The World Bank notes that every 1% growth in agriculture reduces poverty by 2.7 times more than growth in other sectors in sub-Saharan Africa.
Smallholder farmers should be empowered through cooperatives and rural credit schemes. Third, education must be restructured to meet economic realities. Technical and vocational training should be prioritized. Fourth, corruption must be tackled systemically. This means strengthening anti-graft institutions and protecting whistleblowers.
Also, digital governance tools should be deployed to track budgets and block leakages. Fifth, regional integration must move beyond rhetoric. As at now, Africa trades more with Europe and Asia than with itself. AfCFTA must be matched with cross-border infrastructure and local production incentives.

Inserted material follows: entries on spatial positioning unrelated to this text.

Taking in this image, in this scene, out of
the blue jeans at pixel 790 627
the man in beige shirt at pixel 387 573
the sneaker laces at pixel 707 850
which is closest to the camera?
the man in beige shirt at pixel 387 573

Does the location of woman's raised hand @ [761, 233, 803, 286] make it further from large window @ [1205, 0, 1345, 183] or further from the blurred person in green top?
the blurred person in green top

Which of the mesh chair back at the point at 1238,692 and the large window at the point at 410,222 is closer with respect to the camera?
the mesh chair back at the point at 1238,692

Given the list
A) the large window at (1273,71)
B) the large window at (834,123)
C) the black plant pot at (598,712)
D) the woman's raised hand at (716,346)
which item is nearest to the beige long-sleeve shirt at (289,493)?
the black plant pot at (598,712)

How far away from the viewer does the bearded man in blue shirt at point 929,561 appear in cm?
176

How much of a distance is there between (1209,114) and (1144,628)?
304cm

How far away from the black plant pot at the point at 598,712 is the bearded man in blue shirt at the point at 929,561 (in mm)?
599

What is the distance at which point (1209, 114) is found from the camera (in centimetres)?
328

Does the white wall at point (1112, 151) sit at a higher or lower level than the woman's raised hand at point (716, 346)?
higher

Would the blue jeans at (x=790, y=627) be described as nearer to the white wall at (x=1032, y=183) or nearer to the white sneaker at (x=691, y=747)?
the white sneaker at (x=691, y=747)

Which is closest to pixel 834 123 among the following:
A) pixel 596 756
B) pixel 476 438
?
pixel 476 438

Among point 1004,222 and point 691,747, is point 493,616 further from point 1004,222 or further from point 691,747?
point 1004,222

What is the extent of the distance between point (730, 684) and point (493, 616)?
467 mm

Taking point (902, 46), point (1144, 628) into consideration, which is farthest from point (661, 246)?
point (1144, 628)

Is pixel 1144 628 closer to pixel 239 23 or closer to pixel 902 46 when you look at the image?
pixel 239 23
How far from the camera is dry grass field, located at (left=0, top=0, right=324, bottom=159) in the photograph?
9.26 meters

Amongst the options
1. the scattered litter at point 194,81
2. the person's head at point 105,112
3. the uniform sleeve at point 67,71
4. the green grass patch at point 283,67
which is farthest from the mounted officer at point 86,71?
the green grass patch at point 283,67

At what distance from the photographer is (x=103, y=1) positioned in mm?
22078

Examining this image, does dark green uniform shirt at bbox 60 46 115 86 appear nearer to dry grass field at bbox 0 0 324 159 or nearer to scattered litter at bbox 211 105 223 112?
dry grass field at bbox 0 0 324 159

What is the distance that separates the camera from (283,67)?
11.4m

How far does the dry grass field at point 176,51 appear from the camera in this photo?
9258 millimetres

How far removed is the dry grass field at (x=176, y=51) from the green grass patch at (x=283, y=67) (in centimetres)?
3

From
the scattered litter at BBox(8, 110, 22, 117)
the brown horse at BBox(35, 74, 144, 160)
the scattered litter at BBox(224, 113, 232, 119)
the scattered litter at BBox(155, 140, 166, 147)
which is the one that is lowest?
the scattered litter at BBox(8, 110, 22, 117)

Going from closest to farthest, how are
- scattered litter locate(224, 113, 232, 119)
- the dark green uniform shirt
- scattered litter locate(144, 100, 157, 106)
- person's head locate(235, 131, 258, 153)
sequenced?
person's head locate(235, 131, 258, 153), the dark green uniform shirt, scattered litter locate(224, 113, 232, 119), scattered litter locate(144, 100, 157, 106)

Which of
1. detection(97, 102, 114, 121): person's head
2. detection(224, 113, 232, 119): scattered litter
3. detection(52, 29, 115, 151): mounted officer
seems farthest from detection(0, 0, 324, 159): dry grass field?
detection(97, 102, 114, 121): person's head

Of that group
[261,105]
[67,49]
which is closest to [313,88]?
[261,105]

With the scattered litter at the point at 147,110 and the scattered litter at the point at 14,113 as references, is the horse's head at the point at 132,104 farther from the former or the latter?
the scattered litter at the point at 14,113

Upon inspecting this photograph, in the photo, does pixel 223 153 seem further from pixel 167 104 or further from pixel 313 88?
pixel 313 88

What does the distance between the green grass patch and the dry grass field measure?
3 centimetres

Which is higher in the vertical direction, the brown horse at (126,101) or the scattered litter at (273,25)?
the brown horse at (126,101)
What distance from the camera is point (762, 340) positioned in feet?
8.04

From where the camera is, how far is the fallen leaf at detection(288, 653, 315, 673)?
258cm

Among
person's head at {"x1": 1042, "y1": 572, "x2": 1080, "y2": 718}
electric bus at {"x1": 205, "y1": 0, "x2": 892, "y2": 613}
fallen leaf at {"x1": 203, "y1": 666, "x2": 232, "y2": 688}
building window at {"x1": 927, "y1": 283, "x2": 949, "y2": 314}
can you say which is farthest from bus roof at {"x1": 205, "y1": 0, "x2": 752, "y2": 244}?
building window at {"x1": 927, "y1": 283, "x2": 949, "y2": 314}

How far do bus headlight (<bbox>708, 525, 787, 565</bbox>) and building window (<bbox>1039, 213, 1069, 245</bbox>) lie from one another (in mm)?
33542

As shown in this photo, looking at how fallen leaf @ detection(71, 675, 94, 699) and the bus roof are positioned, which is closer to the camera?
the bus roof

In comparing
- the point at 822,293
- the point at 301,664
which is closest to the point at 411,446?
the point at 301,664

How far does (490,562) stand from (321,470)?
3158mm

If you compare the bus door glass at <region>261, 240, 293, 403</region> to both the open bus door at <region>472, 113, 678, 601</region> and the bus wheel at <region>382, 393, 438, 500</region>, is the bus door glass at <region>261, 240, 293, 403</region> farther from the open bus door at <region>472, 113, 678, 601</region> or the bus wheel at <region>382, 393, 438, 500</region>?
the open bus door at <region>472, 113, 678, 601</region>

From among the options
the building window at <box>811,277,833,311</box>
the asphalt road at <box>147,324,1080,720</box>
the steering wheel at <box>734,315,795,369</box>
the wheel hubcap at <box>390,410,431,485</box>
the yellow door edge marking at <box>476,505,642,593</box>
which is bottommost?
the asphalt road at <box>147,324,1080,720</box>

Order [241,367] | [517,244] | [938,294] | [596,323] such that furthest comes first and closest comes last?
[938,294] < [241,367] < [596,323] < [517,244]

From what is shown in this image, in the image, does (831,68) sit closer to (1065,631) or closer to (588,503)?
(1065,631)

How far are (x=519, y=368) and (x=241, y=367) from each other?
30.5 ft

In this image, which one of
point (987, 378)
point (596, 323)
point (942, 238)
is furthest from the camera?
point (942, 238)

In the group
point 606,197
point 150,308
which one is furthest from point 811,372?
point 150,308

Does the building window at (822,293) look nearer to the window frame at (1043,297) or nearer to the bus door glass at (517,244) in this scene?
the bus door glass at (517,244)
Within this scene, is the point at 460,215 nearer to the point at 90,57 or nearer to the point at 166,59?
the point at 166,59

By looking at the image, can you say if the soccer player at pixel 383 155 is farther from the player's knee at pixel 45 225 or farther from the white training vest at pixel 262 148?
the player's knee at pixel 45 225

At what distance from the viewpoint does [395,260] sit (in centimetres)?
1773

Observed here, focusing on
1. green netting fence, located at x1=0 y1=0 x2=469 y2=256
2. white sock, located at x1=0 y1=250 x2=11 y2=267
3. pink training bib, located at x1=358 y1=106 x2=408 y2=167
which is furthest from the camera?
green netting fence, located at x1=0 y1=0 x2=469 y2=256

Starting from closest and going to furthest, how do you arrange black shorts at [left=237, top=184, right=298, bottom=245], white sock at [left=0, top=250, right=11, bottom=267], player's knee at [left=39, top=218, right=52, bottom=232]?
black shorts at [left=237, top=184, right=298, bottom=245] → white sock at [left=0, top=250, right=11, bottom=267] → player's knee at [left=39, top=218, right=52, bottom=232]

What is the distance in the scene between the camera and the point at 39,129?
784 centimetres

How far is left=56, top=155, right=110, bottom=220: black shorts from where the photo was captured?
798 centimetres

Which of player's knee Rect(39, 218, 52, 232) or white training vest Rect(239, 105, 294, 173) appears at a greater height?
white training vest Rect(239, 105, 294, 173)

Finally, development must be community-based. Community-driven development projects have shown more resilience and sustainability across Kenya, Rwanda, Ethiopia, and Southeast Nigeria. That philosophy, it seems clear to me, underlies the One Kindred One Business (OKOBI) initiative of the Imo State Government.
Projects should begin at the grassroots, owned by the people, and monitored through local institutions. A transparent budgeting process, where citizens track public expenditure, will restore trust. Africa’s future lies not in declarations, but in decisions and discipline. The continent needs fewer summits and more service delivery.
Asia overcame poverty through vision, discipline, and smart policies. Africa can too. But time is running out. The promises of Malabo were not impossible, they were just betrayed.